Однажды в лёгком подпитии, которое на глазок определялось несколькими рюмками водки и полубутылкой коньяку, Иван Петрович разоткровенничался:
— Думаешь, кто хозяин в стране? Руководящая и направляющая? — Судаков вытер губы и без того заляпанным жиром галстуком, снял его и бросил под стол. — Директорский и генеральский корпуса — вот, брат, реальная сила.
— Скажите! — подначил его Трофимов, сначала не очень заинтересованный в разговоре.
— А ты сам смекай, — Судаков даже подмигнул своему инженеру. — У них планов громадьё, а у меня реальные деньги. Они указания дают, где какие плакаты развесить, а я для рабочих посёлок строю. Они в собственных речах захлёбываются, а я школы, детсады, ясли содержу. Дороги асфальтирую, парки и скверы благоустраиваю. У меня лучшая в городе поликлиника. Собственную больницу скоро открою. Они думают, что мной руководят, я соглашаюсь, а делаю по— своему.
— Ой, ли? — Трофимов вспомнил, как убеждал Судакова встать на сторону единомышленников Косыгина.
«Умеет, толстопузый, держать нос по ветру!» — без тени разочарования констатировал для себя главный инженер.
— Ты не ойкай, рабочих спроси, кого они больше уважают: меня или парторга? — Иван Петрович нагнулся над столом, насколько ему позволял огромный живот, приставил ладонь рупором к сальным губам и насмешливо зашептал: — Наш парторг, как Молотов, за идею и жену продаст. — И вдруг громко икнул. — Господи, прости, никак икается мужику.
— Разве Молотов жив?
— Конечно, жив! — аж подпрыгнул на стуле Судаков. — Пять лет назад, кажись, аккурат на первое мая у него жена померла. А он, старикашка, ещё хоть куда!

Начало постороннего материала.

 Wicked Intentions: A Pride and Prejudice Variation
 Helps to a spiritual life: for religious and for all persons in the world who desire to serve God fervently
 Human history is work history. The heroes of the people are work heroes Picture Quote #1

— Для меня это имя в глубине истории.
— Рановато, ты, братец, недавних принципалов хоронишь. Впрочем, вы — интеллигенты — никогда не понимали и не любили их. Хотя в одно место лизнуть не гнушались!

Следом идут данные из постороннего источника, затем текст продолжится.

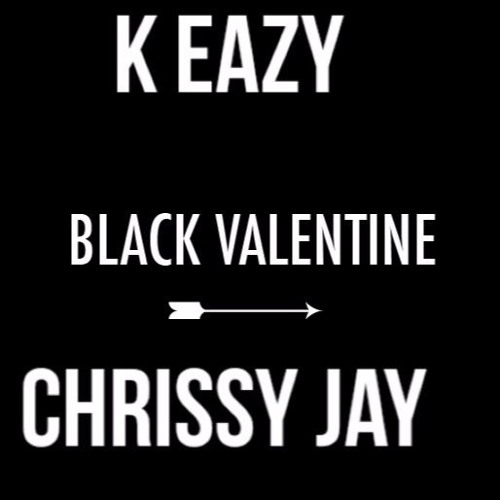 Black Valentine PLUG BROTHERS Chrissy Jay K Eazy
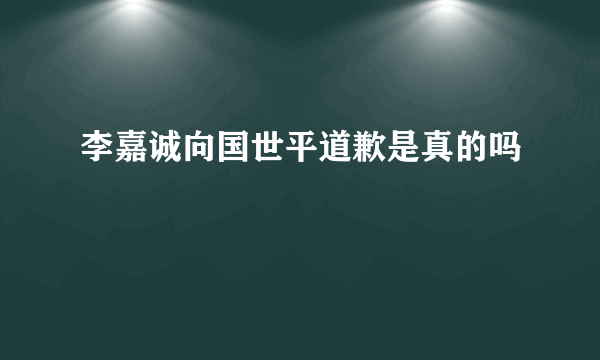 李嘉诚向国世平道歉是真的吗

— Я себя к интеллигенции не отношу, — непроизвольно сознался Трофимов.
— И правильно делаешь, — засмеялся, затряс жирным телом Судаков. — Ленин называл русскую интеллигенцию не иначе, как говном!
— Чушь! Не мог такого Ленин сказать, потому что сам был интеллигентом, — искренне возмутился Леонид Савёлович, даже красными пятнами покрылся: хамоватого панибратства с вождями он не признавал.